[Written request 1] From the text on undefined behavior, list every action that Answer 2 says the compiler is permitted to take.
[Written request 2] Carry on the text about undefined behavior, starting after its final sentence.

[Document text]
● ● ● ●

As the behaviour is undefined, there simply is no answer to the question "But what is it returning???", because (very) strictly speaking, your code is no longer C++. The compiler creates a program from the code, but what the program does cannot be deduced from the C++ language rules.

In practice, from an implementation point of view, the program may crash because the caller may try to create an object from memory it should not be allowed to access. If you really really want to know what the compiler creates, then you can always look into the assembly.

Answer 2

When you invoke Undefined Behaviour, the compiler is permitted to do whatever it pleases. This includes crashing, doing exactly what you expect, deleting your code and do nothing, generate a program to format your harddrive or whatever. You simply cannot reason about a program containing UB.

● ● ● ●

[Provided records]
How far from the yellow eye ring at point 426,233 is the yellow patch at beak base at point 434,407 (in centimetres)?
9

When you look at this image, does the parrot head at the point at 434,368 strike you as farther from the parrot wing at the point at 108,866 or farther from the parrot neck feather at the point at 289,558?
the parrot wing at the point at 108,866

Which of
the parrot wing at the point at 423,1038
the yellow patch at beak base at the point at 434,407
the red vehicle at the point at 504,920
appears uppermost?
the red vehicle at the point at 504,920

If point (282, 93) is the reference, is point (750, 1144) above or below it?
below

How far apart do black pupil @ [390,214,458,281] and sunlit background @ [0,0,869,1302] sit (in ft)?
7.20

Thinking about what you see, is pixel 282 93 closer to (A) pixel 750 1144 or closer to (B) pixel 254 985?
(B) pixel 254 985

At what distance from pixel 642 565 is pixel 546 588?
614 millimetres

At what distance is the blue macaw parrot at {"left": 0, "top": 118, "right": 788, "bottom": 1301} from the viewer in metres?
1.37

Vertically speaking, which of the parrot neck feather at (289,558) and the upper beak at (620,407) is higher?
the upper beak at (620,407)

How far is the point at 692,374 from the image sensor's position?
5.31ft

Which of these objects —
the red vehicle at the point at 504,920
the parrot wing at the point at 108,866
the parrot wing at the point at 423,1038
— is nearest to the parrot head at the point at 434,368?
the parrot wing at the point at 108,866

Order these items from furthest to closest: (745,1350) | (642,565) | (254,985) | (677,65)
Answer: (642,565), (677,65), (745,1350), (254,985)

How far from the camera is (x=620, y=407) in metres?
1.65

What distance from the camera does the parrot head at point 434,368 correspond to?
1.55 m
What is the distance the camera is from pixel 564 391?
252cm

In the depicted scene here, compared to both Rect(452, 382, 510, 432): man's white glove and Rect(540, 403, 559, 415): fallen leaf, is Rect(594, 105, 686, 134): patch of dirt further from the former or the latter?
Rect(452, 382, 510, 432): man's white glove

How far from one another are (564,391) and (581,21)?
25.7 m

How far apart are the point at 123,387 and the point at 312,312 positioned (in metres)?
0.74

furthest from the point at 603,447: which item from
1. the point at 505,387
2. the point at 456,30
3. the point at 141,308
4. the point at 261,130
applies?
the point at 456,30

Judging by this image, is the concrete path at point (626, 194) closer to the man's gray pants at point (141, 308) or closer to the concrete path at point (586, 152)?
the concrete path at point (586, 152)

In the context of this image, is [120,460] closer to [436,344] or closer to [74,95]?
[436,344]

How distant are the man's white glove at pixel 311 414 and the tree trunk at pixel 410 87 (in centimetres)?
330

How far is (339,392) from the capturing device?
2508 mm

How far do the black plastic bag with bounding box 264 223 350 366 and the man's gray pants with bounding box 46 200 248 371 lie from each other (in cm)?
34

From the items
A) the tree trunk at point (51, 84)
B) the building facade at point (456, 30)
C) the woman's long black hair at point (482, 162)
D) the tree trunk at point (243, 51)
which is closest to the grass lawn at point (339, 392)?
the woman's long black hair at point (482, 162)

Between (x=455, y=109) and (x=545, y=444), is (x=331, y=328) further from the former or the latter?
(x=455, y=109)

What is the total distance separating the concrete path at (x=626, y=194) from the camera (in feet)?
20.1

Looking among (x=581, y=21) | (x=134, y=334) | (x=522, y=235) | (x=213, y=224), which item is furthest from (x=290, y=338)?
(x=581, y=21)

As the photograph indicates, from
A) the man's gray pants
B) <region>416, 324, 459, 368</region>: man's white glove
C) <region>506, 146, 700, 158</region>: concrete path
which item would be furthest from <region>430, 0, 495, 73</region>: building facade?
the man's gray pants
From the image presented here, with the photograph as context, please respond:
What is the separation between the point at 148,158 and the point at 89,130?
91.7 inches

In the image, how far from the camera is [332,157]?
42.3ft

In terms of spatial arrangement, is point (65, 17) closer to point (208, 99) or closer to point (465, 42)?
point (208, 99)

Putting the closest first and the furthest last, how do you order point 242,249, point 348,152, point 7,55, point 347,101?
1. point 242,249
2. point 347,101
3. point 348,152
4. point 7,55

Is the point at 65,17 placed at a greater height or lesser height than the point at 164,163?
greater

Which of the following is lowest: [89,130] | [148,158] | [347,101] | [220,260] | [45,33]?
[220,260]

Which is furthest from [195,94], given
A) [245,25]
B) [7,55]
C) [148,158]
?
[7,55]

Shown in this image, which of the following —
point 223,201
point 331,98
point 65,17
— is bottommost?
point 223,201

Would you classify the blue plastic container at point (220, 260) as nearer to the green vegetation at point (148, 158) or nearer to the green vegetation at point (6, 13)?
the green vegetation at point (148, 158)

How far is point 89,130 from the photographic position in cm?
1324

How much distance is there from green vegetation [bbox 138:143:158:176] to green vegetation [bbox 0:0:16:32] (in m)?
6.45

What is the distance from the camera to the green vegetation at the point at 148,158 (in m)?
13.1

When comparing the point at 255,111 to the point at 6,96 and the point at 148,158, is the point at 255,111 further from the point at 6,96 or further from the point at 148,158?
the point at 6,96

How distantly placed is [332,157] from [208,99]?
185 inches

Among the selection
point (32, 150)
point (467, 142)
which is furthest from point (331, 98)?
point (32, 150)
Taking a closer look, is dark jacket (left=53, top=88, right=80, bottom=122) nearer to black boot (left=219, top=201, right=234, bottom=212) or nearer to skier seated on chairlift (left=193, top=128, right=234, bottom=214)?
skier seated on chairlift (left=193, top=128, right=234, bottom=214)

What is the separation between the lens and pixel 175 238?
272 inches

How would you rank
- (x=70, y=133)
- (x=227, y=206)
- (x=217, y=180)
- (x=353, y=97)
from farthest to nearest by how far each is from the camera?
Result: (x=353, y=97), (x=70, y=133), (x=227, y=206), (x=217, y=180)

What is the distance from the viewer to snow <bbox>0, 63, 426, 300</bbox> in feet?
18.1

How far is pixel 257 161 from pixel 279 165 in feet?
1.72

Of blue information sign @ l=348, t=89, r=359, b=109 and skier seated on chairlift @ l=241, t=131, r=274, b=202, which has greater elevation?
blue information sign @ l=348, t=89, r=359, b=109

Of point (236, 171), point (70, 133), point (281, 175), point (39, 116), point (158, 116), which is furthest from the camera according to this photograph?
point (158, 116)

● ● ● ●

[Written reply 1]
- Crashing
- Doing exactly what you expect
- Deleting your code and doing nothing
- Generating a program to format your hard drive

[Written reply 2]
Answer 3

The compiler doesn't enforce that there is no way to reach the end of a function without stepping on a return statement. Of course, it is obvious that in a function with no return statement at all, the end of the function is likely to be reached.

Writing such a function is not prohibited (there could be exceptions, the function may be designed to never return...) but enabling warnings will let the compiler tell you something suspicious is going on.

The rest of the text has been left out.